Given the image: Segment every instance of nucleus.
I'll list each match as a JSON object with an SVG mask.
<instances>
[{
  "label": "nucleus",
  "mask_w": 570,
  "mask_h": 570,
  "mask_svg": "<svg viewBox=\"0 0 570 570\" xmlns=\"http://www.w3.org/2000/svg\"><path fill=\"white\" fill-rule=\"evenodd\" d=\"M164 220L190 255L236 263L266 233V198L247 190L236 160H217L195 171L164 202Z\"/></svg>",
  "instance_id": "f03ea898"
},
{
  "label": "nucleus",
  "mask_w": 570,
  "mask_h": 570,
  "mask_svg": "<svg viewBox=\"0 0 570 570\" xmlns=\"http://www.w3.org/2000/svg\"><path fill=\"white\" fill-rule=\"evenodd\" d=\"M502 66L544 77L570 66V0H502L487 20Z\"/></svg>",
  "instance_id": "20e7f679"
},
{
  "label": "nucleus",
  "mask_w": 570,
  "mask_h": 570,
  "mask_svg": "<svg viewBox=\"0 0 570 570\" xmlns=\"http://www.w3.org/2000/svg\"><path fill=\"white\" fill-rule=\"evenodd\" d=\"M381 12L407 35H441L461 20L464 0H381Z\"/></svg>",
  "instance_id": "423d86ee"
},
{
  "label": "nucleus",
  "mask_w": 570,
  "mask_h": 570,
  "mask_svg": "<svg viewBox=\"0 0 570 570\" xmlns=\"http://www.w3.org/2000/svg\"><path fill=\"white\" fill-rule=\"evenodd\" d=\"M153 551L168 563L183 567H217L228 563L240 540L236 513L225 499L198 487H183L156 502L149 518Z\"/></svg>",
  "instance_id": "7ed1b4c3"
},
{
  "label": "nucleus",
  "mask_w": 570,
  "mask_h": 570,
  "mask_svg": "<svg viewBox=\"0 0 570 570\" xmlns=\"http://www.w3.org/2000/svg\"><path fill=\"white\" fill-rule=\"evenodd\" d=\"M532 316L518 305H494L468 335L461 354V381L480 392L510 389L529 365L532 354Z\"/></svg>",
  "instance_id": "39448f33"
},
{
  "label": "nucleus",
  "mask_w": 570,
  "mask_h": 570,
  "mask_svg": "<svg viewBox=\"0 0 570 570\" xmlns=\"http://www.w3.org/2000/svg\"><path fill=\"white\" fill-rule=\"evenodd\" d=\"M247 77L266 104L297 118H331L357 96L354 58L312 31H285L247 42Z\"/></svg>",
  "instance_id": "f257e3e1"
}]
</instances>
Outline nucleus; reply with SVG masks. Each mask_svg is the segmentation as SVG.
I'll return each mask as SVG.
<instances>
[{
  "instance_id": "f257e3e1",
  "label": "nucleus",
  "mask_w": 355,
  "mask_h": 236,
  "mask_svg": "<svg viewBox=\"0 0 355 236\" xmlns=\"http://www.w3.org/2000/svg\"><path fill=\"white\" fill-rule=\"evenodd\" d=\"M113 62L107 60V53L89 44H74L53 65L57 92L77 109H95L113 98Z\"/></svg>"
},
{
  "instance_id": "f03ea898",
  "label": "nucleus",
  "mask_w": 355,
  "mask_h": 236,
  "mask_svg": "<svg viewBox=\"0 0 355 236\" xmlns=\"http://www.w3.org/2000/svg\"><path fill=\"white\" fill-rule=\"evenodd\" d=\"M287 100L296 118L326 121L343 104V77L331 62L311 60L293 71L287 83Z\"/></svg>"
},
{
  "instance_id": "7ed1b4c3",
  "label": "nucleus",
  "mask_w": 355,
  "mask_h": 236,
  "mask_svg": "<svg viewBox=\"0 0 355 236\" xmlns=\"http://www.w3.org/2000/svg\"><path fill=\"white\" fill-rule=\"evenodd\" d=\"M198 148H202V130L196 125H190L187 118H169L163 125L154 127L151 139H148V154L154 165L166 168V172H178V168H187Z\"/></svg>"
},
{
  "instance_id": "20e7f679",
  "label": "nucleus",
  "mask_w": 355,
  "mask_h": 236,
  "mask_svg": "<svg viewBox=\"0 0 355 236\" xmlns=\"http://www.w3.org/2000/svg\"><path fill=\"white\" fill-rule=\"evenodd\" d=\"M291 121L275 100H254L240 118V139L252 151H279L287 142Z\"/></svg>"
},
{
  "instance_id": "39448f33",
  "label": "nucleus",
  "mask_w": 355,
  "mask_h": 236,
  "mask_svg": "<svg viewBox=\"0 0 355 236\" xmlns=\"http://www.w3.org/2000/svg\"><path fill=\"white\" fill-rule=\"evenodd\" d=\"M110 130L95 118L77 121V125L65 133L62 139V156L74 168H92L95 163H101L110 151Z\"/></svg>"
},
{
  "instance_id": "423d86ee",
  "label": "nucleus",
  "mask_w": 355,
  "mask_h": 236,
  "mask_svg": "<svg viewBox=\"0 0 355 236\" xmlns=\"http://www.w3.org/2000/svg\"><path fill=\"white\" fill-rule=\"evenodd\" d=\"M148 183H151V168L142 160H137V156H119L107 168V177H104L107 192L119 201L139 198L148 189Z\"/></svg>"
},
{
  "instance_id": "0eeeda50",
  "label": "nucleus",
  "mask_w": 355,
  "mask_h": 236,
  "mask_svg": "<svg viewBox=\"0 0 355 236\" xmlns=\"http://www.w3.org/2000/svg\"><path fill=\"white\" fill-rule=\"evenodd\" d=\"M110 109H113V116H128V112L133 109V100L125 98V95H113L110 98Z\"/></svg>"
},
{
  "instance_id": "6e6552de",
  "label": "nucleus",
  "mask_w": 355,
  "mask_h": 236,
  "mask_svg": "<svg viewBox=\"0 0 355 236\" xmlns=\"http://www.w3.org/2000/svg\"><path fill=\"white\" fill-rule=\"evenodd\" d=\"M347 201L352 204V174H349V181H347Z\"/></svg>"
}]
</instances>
--------------------------------------------------
Task goal:
Find each line in the records above that contains the word "with", and copy those lines.

Written response:
I'll list each match as a JSON object with an SVG mask.
Outline nucleus; reply with SVG masks. Each mask_svg is the segmentation as SVG.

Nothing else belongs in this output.